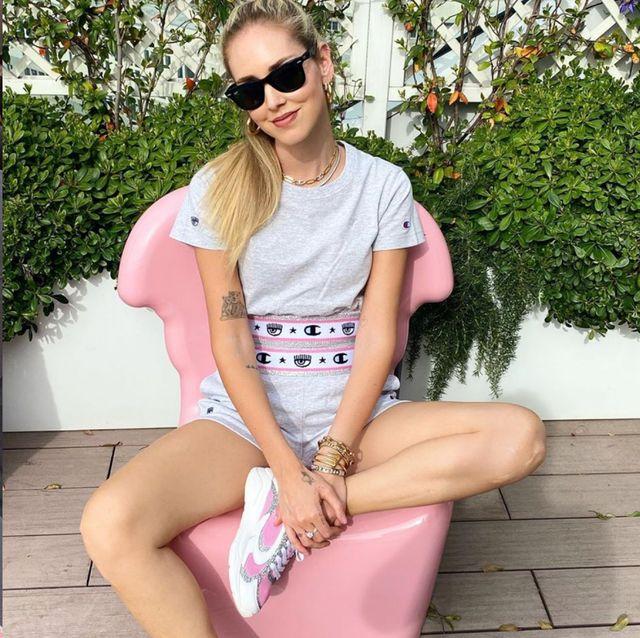 IG網紅 Chiara Ferragni 穿 Champion推出粉嫩運動套裝 宅在家也可愛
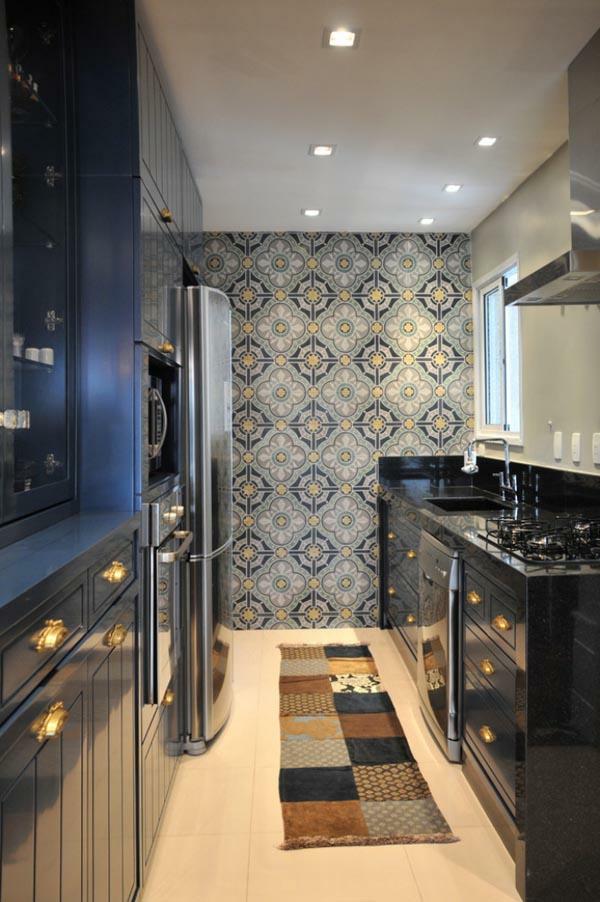 küchenlösungen  kleine küchen schwarze möbel wandtapete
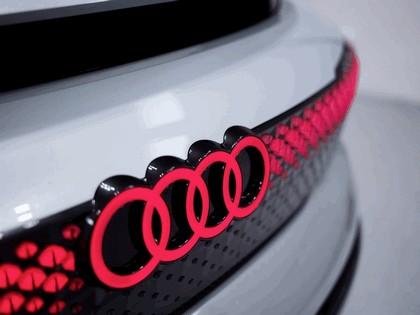 2017 Audi Aicon concept 25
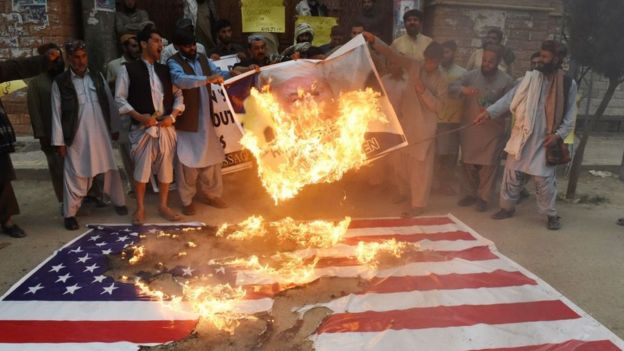 Pakistanis protest by burning the photo of Donald Trump and the US flag  by an American bombing in the Afghan city of Quetta.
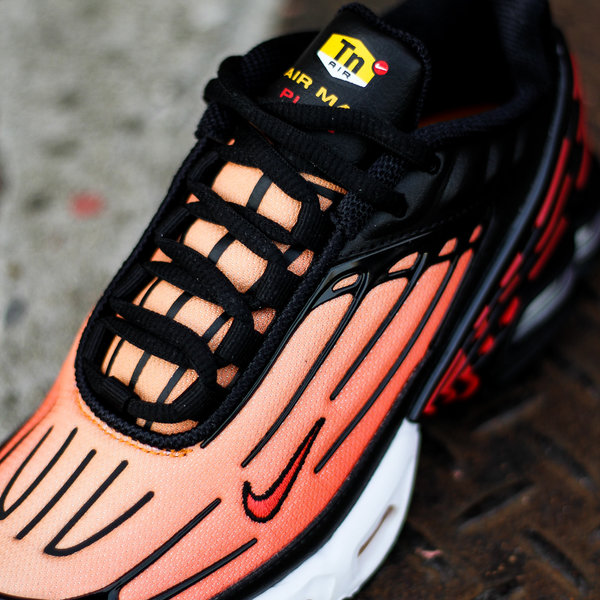 "NIKE AIR MAX PLUS III ""BLACK/PIMENTO"""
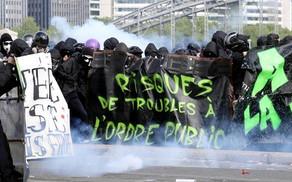 Violences du 1er mai: le Gouvernement est-il réellement en mesure de réinstaurer l'Etat de droit?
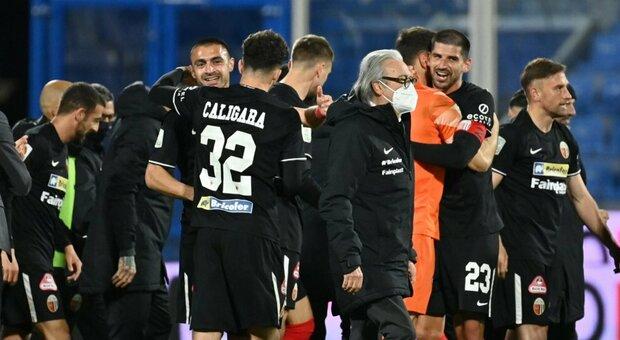 Serie B, l'Ascoli rimonta la Spal e riprende il Pordenone. Sottil merita la salvezza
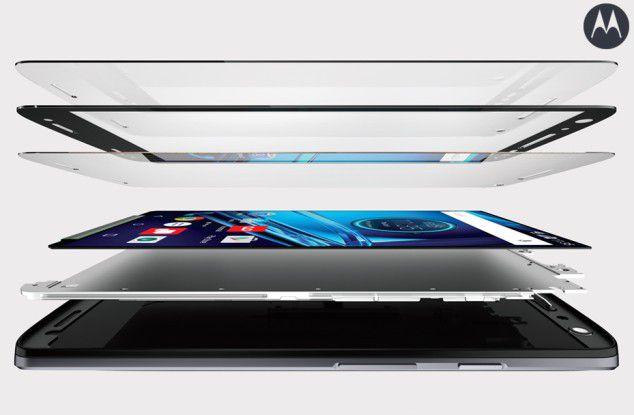 Beim Motorola Droid Turbo 2 sollen fünf Schichten dafür sorgen sollen, dass Stürze dem Smartphone-Bildschirm nichts anhaben.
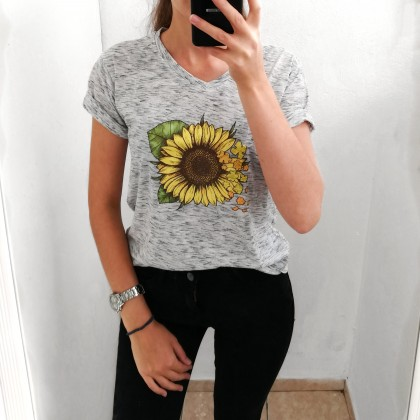 Классная футболка от TT Women Store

══════

Output the whole listing exactly. Pictures stay out.

### [Exercise response]
 IG網紅 Chiara Ferragni 穿 Champion推出粉嫩運動套裝 宅在家也可愛
 küchenlösungen  kleine küchen schwarze möbel wandtapete
 2017 Audi Aicon concept 25
 Pakistanis protest by burning the photo of Donald Trump and the US flag  by an American bombing in the Afghan city of Quetta.
 "NIKE AIR MAX PLUS III ""BLACK/PIMENTO"""
 Violences du 1er mai: le Gouvernement est-il réellement en mesure de réinstaurer l'Etat de droit?
 Serie B, l'Ascoli rimonta la Spal e riprende il Pordenone. Sottil merita la salvezza
 Beim Motorola Droid Turbo 2 sollen fünf Schichten dafür sorgen sollen, dass Stürze dem Smartphone-Bildschirm nichts anhaben.
 Классная футболка от TT Women Store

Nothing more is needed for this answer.